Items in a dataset
^^^^^^^^^^^^^^^^
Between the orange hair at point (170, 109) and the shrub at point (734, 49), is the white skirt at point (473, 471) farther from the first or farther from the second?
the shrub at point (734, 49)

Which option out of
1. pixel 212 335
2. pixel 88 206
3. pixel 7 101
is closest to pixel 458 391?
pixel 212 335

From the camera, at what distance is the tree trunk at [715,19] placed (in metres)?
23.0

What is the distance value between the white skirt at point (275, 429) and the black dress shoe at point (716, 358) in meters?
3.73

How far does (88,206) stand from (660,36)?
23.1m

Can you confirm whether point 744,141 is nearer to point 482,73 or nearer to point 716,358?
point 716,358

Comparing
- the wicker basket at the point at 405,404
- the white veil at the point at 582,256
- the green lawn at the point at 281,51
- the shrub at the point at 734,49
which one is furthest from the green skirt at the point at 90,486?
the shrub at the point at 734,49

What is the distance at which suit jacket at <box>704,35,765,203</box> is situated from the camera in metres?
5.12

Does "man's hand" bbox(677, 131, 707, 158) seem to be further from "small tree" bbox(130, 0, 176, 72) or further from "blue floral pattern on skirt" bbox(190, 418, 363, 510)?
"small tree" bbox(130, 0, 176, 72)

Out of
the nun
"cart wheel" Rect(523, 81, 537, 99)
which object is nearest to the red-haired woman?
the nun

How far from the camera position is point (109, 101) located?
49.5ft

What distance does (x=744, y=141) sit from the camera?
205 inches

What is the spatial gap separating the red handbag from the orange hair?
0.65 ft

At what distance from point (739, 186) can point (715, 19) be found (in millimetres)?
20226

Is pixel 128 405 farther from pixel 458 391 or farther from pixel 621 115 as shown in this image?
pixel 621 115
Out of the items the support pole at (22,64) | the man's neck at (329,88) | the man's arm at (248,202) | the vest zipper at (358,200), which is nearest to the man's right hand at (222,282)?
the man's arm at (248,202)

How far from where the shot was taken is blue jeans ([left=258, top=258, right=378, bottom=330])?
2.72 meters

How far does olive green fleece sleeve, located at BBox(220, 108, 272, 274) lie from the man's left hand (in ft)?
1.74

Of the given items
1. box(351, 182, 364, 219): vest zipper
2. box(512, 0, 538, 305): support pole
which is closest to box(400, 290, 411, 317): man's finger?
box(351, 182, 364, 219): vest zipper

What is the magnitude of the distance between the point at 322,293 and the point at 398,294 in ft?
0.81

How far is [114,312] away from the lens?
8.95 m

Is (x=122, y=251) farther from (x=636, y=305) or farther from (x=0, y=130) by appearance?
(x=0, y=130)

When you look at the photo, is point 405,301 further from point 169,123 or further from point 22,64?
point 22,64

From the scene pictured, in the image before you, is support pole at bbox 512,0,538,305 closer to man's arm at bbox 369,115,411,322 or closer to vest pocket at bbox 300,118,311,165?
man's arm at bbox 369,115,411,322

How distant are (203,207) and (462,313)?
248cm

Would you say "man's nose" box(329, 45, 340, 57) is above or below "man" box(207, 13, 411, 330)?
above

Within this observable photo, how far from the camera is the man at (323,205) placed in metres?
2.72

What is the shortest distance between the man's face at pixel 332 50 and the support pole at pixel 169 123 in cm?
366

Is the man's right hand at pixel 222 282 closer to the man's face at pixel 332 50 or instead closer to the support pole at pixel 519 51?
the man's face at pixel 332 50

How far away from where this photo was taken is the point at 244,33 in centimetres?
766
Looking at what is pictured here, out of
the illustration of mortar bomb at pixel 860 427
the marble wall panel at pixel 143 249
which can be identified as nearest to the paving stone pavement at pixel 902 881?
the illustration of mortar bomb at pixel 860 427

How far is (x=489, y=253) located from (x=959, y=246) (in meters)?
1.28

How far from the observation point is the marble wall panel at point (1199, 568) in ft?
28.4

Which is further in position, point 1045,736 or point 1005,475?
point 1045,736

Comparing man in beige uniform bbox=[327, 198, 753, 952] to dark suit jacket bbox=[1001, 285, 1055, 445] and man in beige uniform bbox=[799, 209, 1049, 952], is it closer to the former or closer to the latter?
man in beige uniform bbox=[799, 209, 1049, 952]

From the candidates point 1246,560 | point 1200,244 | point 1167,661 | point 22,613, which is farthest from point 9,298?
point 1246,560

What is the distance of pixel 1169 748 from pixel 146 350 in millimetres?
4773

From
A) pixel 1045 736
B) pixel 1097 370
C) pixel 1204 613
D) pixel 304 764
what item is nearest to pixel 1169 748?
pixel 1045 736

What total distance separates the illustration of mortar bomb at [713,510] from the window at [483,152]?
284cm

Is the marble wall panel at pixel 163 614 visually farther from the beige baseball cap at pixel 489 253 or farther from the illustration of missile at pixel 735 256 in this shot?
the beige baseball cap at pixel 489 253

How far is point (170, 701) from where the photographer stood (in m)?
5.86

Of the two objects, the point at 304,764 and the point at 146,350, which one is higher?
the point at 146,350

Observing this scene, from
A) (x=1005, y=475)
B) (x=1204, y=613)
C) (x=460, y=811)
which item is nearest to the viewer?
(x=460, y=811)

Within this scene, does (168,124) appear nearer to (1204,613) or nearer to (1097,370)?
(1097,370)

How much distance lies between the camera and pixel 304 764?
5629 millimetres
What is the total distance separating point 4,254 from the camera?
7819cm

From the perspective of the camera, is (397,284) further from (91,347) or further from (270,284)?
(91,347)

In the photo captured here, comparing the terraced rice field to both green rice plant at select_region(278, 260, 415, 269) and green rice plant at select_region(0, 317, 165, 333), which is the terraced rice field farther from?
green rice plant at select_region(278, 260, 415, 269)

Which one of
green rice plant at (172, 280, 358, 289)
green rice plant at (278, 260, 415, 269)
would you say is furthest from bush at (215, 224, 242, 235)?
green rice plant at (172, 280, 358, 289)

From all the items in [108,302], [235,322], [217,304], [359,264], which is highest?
^^^^^^^^^^^^^^^^
Render the lines starting with the one containing "In the photo" and going on through the end of the items as a Markdown table with columns headed No. and Line, leaving out blank lines.

→ Written response
| No. | Line |
|---|---|
| 1 | In the photo captured here, comparing the terraced rice field to both green rice plant at select_region(278, 260, 415, 269) and green rice plant at select_region(0, 317, 165, 333), which is the terraced rice field farther from? |
| 2 | green rice plant at select_region(278, 260, 415, 269) |
| 3 | Which one of |
| 4 | green rice plant at (172, 280, 358, 289) |
| 5 | green rice plant at (278, 260, 415, 269) |
| 6 | would you say is furthest from bush at (215, 224, 242, 235)? |
| 7 | green rice plant at (172, 280, 358, 289) |
| 8 | From all the items in [108,302], [235,322], [217,304], [359,264], which is highest? |